Improve Your Understanding of College Level Statistics Problems

Recent questions in College Statistics
College StatisticsAnswered question
atgnybo4fq atgnybo4fq 2022-11-04

Determining sample size of a set of boolean data where the probability is not 50%
I'll lay out the problem as a simplified puzzle of what I am attempting to calculate. I imagine some of this may seem fairly straightforward to many but I'm starting to get a bit lost in my head while trying to think through the problem.
Let's say I roll a 1000-sided die until it lands on the number 1. Let's say it took me 700 rolls to get there. I want to prove that the first 699 rolls were not number 1 and obviously the only way to deterministically do this is to include the first 699 failures as part of the result to show they were in fact "not 1".
However, that's a lot of data I would need to prove this. I would have to include all 700 rolls, which is a lot. Therefore, I want to probabilistically demonstrate the fact that I rolled 699 "not 1s" prior to rolling a 1. To do this, I decide I will randomly sample my "not 1" rolls to reduce the set to a statistically significant, yet more wieldy number. It will be good enough to demonstrate that I very probably did not roll a 1 prior to roll 700.
Here are my current assumptions about the state of this problem:
- My initial experiment of rolling until success is one of geometric distribution.
- However my goal for this problem is to demonstrate to a third party that I am not lying, therefore the skeptical third party is not concerned with geometric distribution but would view this simply as a binomial distribution problem.
A lot of sample size calculators exist on the web. They are all based around binomial distribution from what I can tell. So here's the formula I am considering:
n = N × X X + N 1
X = Z α / 2 2 ­ × p × ( 1 p ) M O E 2
n is sample size
N is population size
Z is critical value ( α is 1 c o n f i d e n c e   l e v e l   a s   p r o b a b i l i t y )
p is sample proportion
MOE is margin of error
As an aside, the website where I got this formula says it implements "finite population correction", is this desirable for my requirements?
Here is the math executed on my above numbers. I will use Z a / 2 = 2.58 for α = 0.01, p = 0.001 and M O E = 0.005. As stated above, N = 699 on account of there being 699 failure cases that I would like to sample with a certain level of confidence.
Based on my understanding, what this math will do is recommend a sample size that will show, with 99% confidence, that the sample result is within 0.5 percentage points of reality.
Doing the math, X = 265.989744 and n = 192.8722086653 193, implying that I can have a sample size of 193 to fulfill this confidence level and interval.
My main question is whether my assumption about p = 1 1000 is valid. If it's not, and I use the conservative p = 0.5, then my sample size shoots up to 692. So I would like to know if my assumptions about what sample proportion actually is are correct.
More broadly, am I on the right track at all with this? From my attempt at demonstrating this probabilistically to my current thought process, is any of this accurate at all?

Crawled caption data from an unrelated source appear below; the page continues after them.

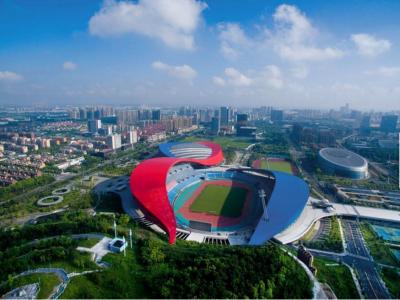 福布斯中国最具创新力30城市排行榜,镇江居第18名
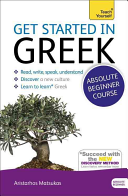 Get Started in Greek Absolute Beginner Course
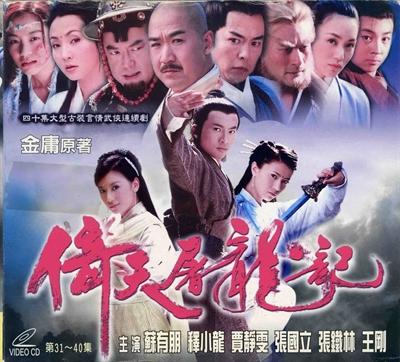 那些年追的古裝劇主題曲  Hong Jia Dai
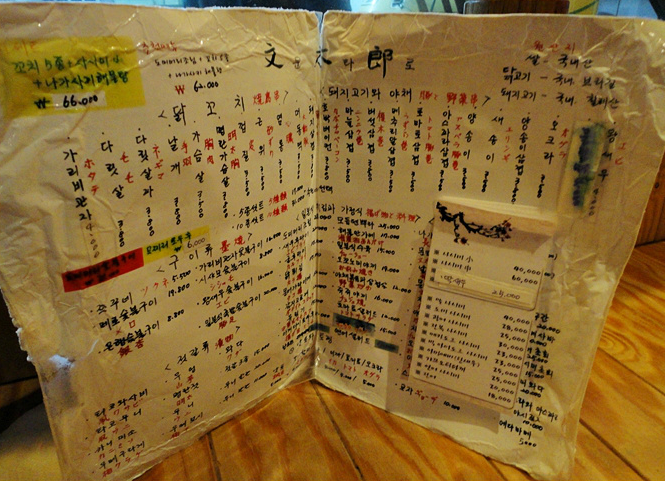 Food Menu (hard to read I know)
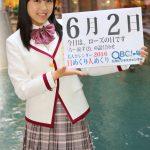 6月2日 北海道のプロスポーツ まとめ!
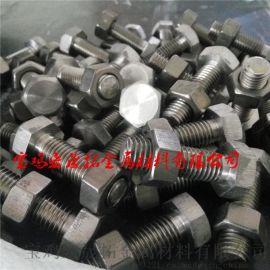 钨螺丝纯钨加工件钨棒制品钨钼紧固件 超长钨丝杆
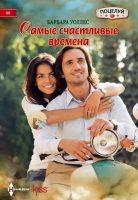 22562392_cover-elektronnaya-kniga-barbara-uolles-samye-schastlivye-vremena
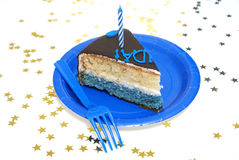Piece of Birthday Cake Stock Photo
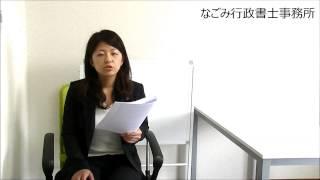 古物商許可申請の基礎/必要書類1/愛知県のなごみ行政書士事務所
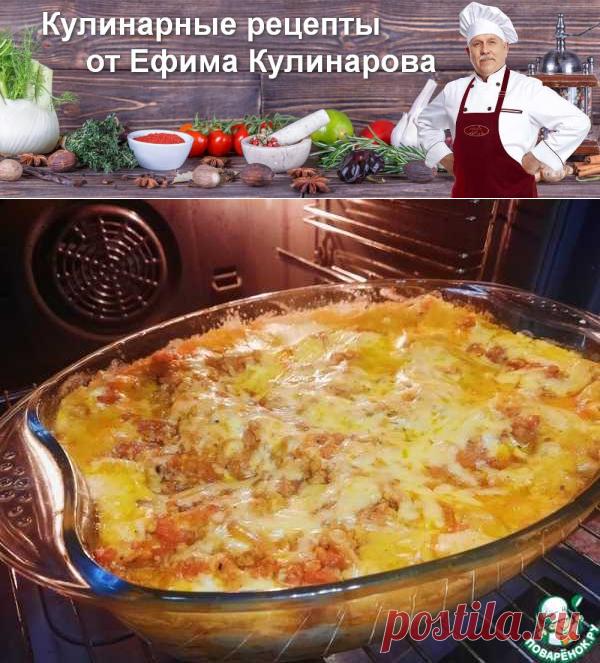 Домашняя лазанья с фаршем | Вкусные кулинарные рецепты с фото и видео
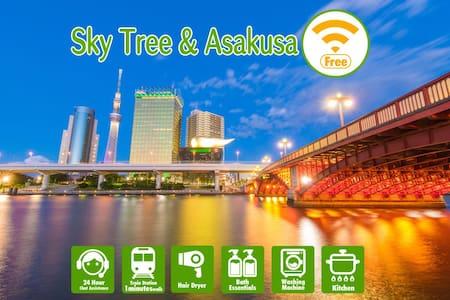 NewOpen!Asakusa & Sky Tree Near By! - Sumida-ku - Appartement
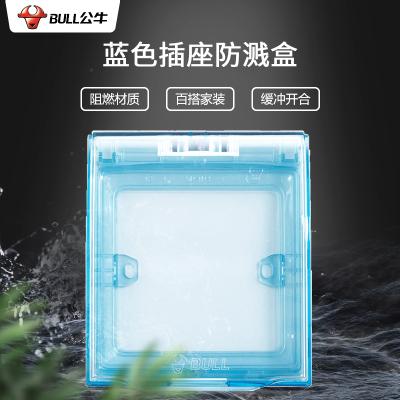 bull公牛防水盒開關插座面板蓋電源保護罩86型衛生間熱水器浴室防濺盒透明淡藍
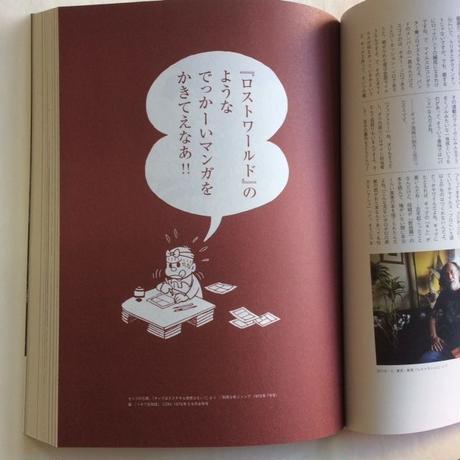 spectator vol.38 赤塚不二夫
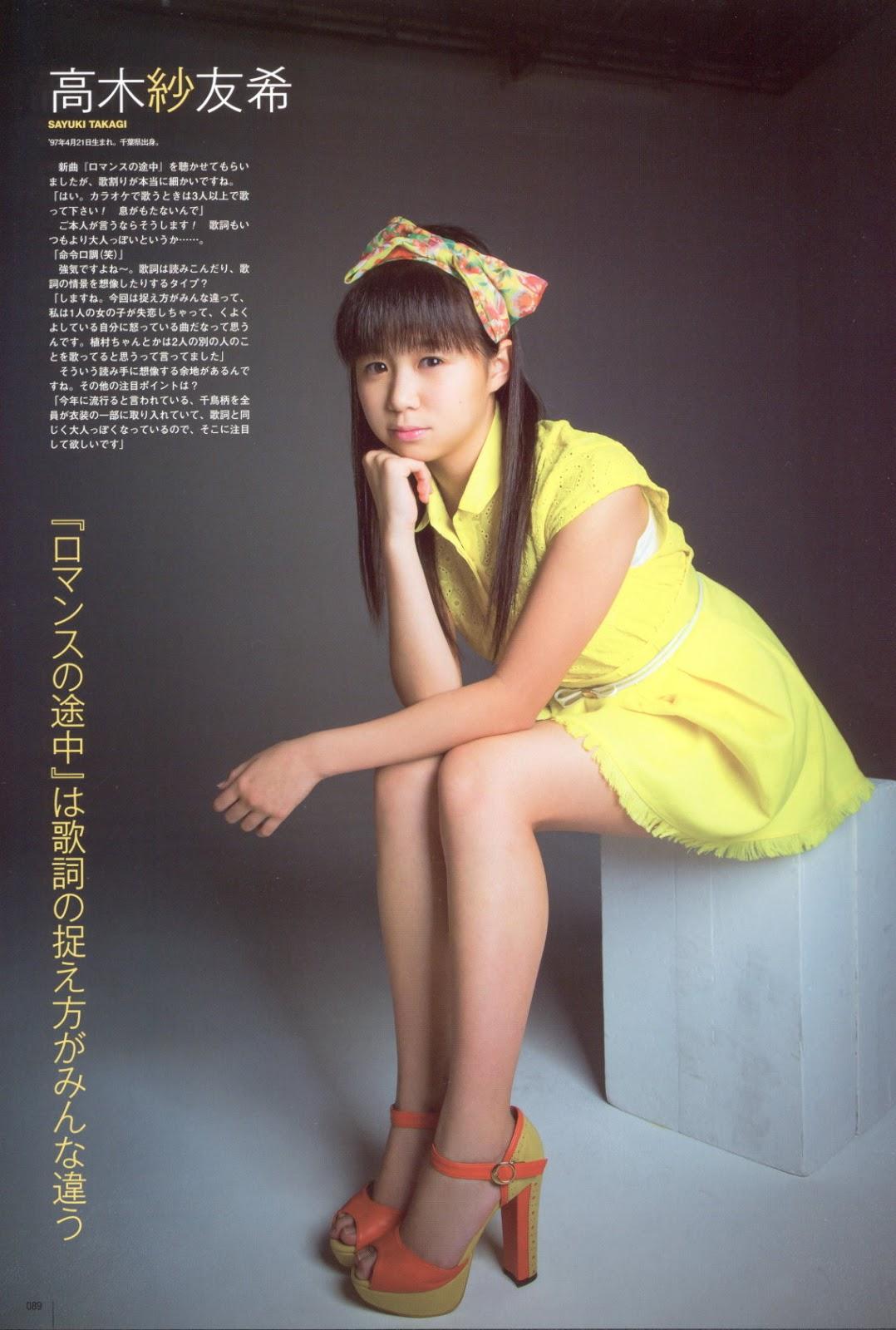 Magazine, Takagi Sayuki-403033.jpg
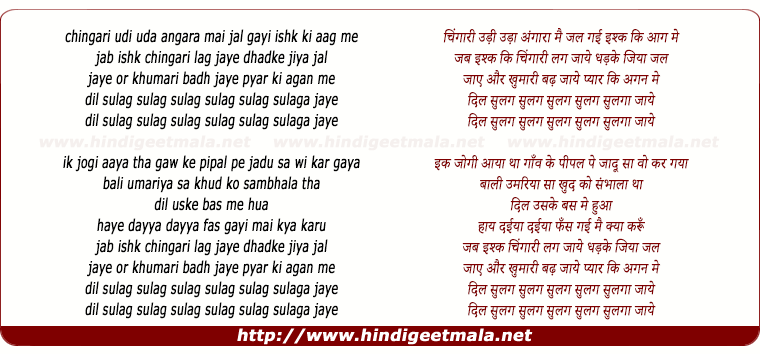 lyrics of song Pyar Ki Agan Me Dil Sulag Sulag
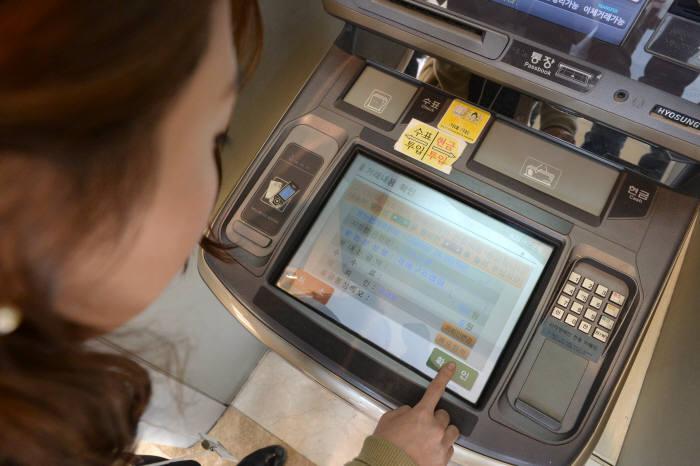 시민이 KB국민은행 디지털 성금을 이용해 기부하고 있다. 박지호기자 jihopress@etnews.com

It’s not surprising that we encounter numerous ""I need help with statistics problems"" requests online because these are met everywhere, not only in economics or engineering. The majority of college statistics problems are also met in Sociology, Journalism, Healthcare, and Political Science. As long as you have statistics problems with solutions and answers, you will find solutions. Take a look at our college statistics math problems to find the answers. These will help college statistics problems be resolved. As you seek help with statistics problems, take your time to explore provided solutions and compare them with your initial instructions.